Classify and Cluster SMS Messages

Description

Use Bayesian classification to analyze SMS messages.

Objectives

Learning Objectives

After completing this assignment, you should understand:

  • The uses of classification and clustering
  • Good feature extraction

Performance Objectives

After completing this assignment, you should be able to:

  • Parse text into features
  • Classify textual data
  • Cluster textual data

Details

Deliverables

  • A Git repo called sms-spam containing at least:
    • README.md file explaining how to run your project
    • a requirements.txt file

Requirements

  • No PEP8 or Pyflakes warnings or errors

Normal Mode

Download the SMS Spam collection from the UCI Machine Learning Repository.

Choose a set of features to use in order to separate SMS ham from spam.

Write a program to extract the features you want from each SMS message and then classify each SMS as ham or spam. Iterate on your feature extraction until you have a classification success level you are comfortable with (> 75% minimum.)

You may want to start with using CountVectorizer and then possibly build your own feature extractor.

Hard Mode

In addition to the requirements from Normal Mode:

Write your own feature extractor using the same interface as CountVectorizer and other scikit-learn tools so you can include it in a Pipeline. Use a Pipeline for your classifier. Bonus points if you can start from the raw text of the SMSSpamCollection file without any processing outside of a pipeline.

Notes

Some features you might want to try:

  • Presence of the following words: claim, winner
  • Presence of money symbols
  • Presence of numbers
  • Presence of first-person words

Additional Resources

[Spatial relationship entries]
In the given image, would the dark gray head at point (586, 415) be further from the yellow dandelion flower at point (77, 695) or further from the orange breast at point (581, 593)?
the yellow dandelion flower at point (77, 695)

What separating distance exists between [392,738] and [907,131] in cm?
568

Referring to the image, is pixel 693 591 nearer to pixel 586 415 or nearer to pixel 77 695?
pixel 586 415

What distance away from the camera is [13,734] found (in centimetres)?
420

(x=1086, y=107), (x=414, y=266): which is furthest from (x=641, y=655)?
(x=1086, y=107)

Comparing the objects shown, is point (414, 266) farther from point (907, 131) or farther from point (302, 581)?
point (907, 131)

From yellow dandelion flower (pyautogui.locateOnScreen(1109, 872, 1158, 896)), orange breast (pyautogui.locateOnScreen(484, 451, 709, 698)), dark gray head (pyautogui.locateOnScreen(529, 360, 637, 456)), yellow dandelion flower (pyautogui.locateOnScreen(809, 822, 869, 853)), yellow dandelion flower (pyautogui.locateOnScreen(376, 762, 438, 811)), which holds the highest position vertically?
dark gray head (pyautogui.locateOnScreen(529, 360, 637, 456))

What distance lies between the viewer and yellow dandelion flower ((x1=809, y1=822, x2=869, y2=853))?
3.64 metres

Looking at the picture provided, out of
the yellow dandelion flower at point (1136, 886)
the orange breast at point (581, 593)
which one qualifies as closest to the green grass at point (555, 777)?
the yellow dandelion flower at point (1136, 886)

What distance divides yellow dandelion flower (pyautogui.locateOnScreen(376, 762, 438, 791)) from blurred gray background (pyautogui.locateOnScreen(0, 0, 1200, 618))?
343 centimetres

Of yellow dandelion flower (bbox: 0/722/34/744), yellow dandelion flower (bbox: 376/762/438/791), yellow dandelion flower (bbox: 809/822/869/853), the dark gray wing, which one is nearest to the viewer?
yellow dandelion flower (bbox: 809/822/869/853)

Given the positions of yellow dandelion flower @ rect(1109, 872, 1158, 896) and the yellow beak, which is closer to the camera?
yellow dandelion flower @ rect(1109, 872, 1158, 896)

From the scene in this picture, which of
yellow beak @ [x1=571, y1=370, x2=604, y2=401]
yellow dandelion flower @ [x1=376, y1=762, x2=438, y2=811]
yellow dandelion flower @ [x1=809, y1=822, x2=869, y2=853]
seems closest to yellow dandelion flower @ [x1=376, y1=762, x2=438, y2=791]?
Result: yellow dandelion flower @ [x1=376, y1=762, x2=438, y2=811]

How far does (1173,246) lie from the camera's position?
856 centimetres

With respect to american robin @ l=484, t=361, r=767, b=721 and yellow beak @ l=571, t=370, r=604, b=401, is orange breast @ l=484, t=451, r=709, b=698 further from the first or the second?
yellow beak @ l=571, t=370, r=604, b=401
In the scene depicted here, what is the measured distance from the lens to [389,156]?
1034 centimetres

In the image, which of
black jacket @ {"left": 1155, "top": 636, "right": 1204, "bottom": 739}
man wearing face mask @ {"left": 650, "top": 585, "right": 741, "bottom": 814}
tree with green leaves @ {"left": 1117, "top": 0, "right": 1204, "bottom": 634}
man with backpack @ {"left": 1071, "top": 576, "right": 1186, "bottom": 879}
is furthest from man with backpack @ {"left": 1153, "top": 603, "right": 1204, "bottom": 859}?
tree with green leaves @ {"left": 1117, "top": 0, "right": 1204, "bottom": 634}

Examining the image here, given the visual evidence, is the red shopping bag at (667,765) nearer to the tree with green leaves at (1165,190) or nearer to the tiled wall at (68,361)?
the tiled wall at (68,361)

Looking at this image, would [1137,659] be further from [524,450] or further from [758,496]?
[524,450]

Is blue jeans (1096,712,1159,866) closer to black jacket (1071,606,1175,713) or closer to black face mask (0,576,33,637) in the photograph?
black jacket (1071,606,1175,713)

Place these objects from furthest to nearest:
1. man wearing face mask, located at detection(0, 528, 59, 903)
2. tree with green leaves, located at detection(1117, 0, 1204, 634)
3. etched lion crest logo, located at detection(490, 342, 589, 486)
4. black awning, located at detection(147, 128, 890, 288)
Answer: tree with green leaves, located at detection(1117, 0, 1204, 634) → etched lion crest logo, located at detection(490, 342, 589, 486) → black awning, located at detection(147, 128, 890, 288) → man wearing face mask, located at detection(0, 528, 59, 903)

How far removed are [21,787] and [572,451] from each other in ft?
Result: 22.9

### WORK REQUIRED:
Reproduce the SMS classification assignment word for word, everything from "Choose a set" down to "(> 75% minimum.)".

### ANSWER BELOW:
Choose a set of features to use in order to separate SMS ham from spam.

Write a program to extract the features you want from each SMS message and then classify each SMS as ham or spam. Iterate on your feature extraction until you have a classification success level you are comfortable with (> 75% minimum.)